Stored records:
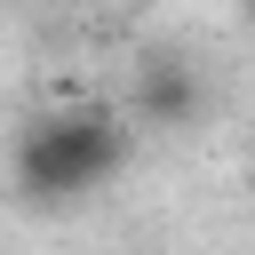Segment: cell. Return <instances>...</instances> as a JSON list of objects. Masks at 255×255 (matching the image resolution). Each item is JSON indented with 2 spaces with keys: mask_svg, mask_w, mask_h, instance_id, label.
<instances>
[{
  "mask_svg": "<svg viewBox=\"0 0 255 255\" xmlns=\"http://www.w3.org/2000/svg\"><path fill=\"white\" fill-rule=\"evenodd\" d=\"M120 159H128L120 112H104V104H64V112H48V120L24 128V143H16V183H24L32 207H72V199H88L96 183H112Z\"/></svg>",
  "mask_w": 255,
  "mask_h": 255,
  "instance_id": "1",
  "label": "cell"
},
{
  "mask_svg": "<svg viewBox=\"0 0 255 255\" xmlns=\"http://www.w3.org/2000/svg\"><path fill=\"white\" fill-rule=\"evenodd\" d=\"M143 104H151V112H167V120H175V112H183V104H191V88H183V80H175V72H159V80H151V96H143Z\"/></svg>",
  "mask_w": 255,
  "mask_h": 255,
  "instance_id": "2",
  "label": "cell"
}]
</instances>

#### [Work to complete]
Please switch "indented with 2 spaces" to "indented with 4 spaces" in every one of the entries above and write them out again with nothing else changed, leaving out the pictures.

#### [Reply]
Segment: cell. Return <instances>...</instances> as a JSON list of objects. Masks at 255×255 (matching the image resolution). Each item is JSON indented with 4 spaces with keys: mask_svg, mask_w, mask_h, instance_id, label.
<instances>
[{
  "mask_svg": "<svg viewBox=\"0 0 255 255\" xmlns=\"http://www.w3.org/2000/svg\"><path fill=\"white\" fill-rule=\"evenodd\" d=\"M120 159H128L120 112H104V104H64V112H48V120L24 128V143H16V183H24L32 207H72V199H88L96 183H112Z\"/></svg>",
  "mask_w": 255,
  "mask_h": 255,
  "instance_id": "1",
  "label": "cell"
},
{
  "mask_svg": "<svg viewBox=\"0 0 255 255\" xmlns=\"http://www.w3.org/2000/svg\"><path fill=\"white\" fill-rule=\"evenodd\" d=\"M143 104H151V112H167V120H175V112H183V104H191V88H183V80H175V72H159V80H151V96H143Z\"/></svg>",
  "mask_w": 255,
  "mask_h": 255,
  "instance_id": "2",
  "label": "cell"
}]
</instances>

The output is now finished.